Woodland investments can be similar in many regards to most other investments, but have unique characteristics. Simply the cost on your money for many decades can result in very large expenditures that dramatically affect end profits. For example, a current expenditure of $1000.00 compounded at an alternate annual rate of only 7 percent for thirty years yields a total cost of $7,612.00. Minimizing costs while getting the job done properly is an important forest management consideration.
For good reason, the cost or value of bare land generally should not be considered as a part of the cost of woodland management. Land is a singularly unique asset, and should be thought of as an investment unto itself. Owning land is one thing, but why you own it and how you use it are altogether different matters.
As a landowner you have many, many options and the freedom to decide how to put your land to good use. You could certainly grow forests, but you might opt to produce livestock, row crops, or other agricultural products on some or all of your property. Or, you might choose to develop your land for housing or commercial projects. At any rate, having chosen to be a landowner, you then chose, and will hopefully remain, to be a woodland owner.

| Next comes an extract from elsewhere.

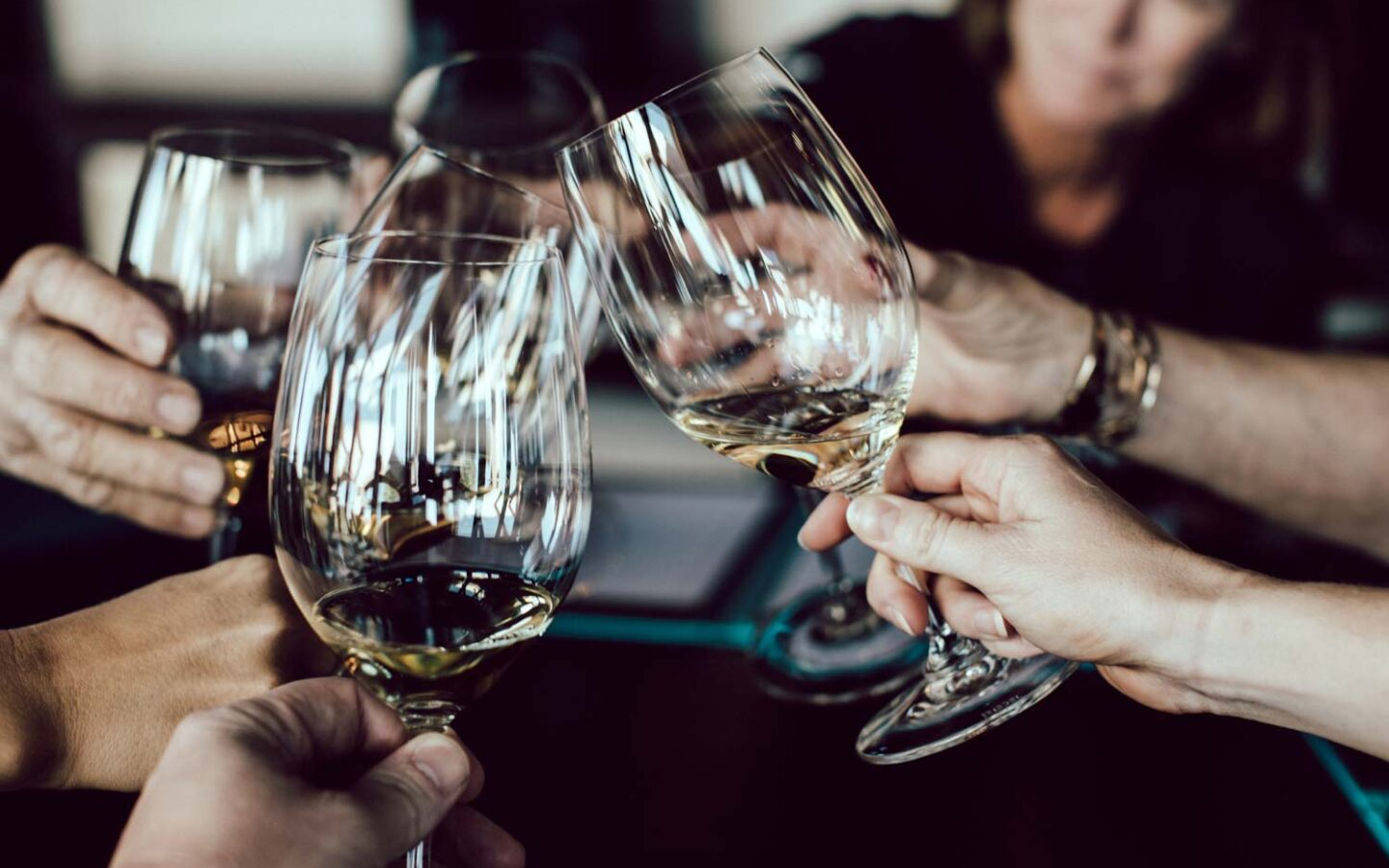 closeup of people clinking their glasses of wine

Cultural practices are specific treatments required for establishing, developing, and protecting stands of trees. Such activities necessarily demand varying levels of expertise, capital, and time, but are absolutely required to maximize investment returns. Creating a new stand of trees necessitates creating optimum conditions for new natural or planted tree seedlings to become established and begin to grow. Costs associated with naturally replacing harvested trees are low, and normally run less than $50.00 per acre. Medium to high cost investments of $75.00 to $200.00 per acre can be expected for most tree planting projects. Preparing a site for planted seedlings could require the use of equipment such as a bulldozer or tractor. Herbicides may be necessary and the best choice for eliminating unwanted competition when used alone or in combination with mechanical treatments. Many times a controlled fire is a prescribed treatment to help prepare an area for the establishment of a new stand of trees. When planting trees, seedlings must be purchased, and perhaps a contractor hired to do the planting.
As stands develop, low to medium cost intermediate treatments are sometimes needed to allow individual trees, or groups of trees to grow properly. Practices can include release treatments by applying herbicides to control woody and herbaceous competition, vine control, or crop tree release activities in which certain undesirable trees are removed that are competing with high value individuals.
For complex investments such as Christmas tree production or many types of hardwood plantations, medium or even high establishment costs in excess of $200.00 per acre are common. Additionally, costly annual expenses such as pruning or mowing will be incurred for several years, or perhaps through the entire life of these investments.
Protection measures are occasionally employed in high-risk situations. Various practices can be used to mitigate potential wildfire losses including establishing and maintaining firebreaks. Beaver control is sometimes necessary, especially in parts of west Tennessee.
Cultural practices can be expensive, and significantly affect long-term results. The costs versus the benefits of conducting each activity should be carefully examined before it is implemented.
Few woodland owners have the time, special knowledge, and skills to oversee every aspect of their forest enterprise. There are simply too many variables, too much to know, and perhaps too little time for one individual to do everything, and do it correctly. Wise owners know that using our professional services will make them more money over the long haul.
Management services are available through private contractors for carrying out most cultural practices. Fees vary significantly based upon location, and the type and extent of the work to be performed. Our foresters will represent your interests so that you can receive the services you need at the most affordable prices.
The periodic need for legal counsel is obvious. Buying and selling land, establishing estates, and resolving boundary disputes commonly require an attorney. Additionally, lawyers should always review all timber sale contracts or timber deeds before you sign them.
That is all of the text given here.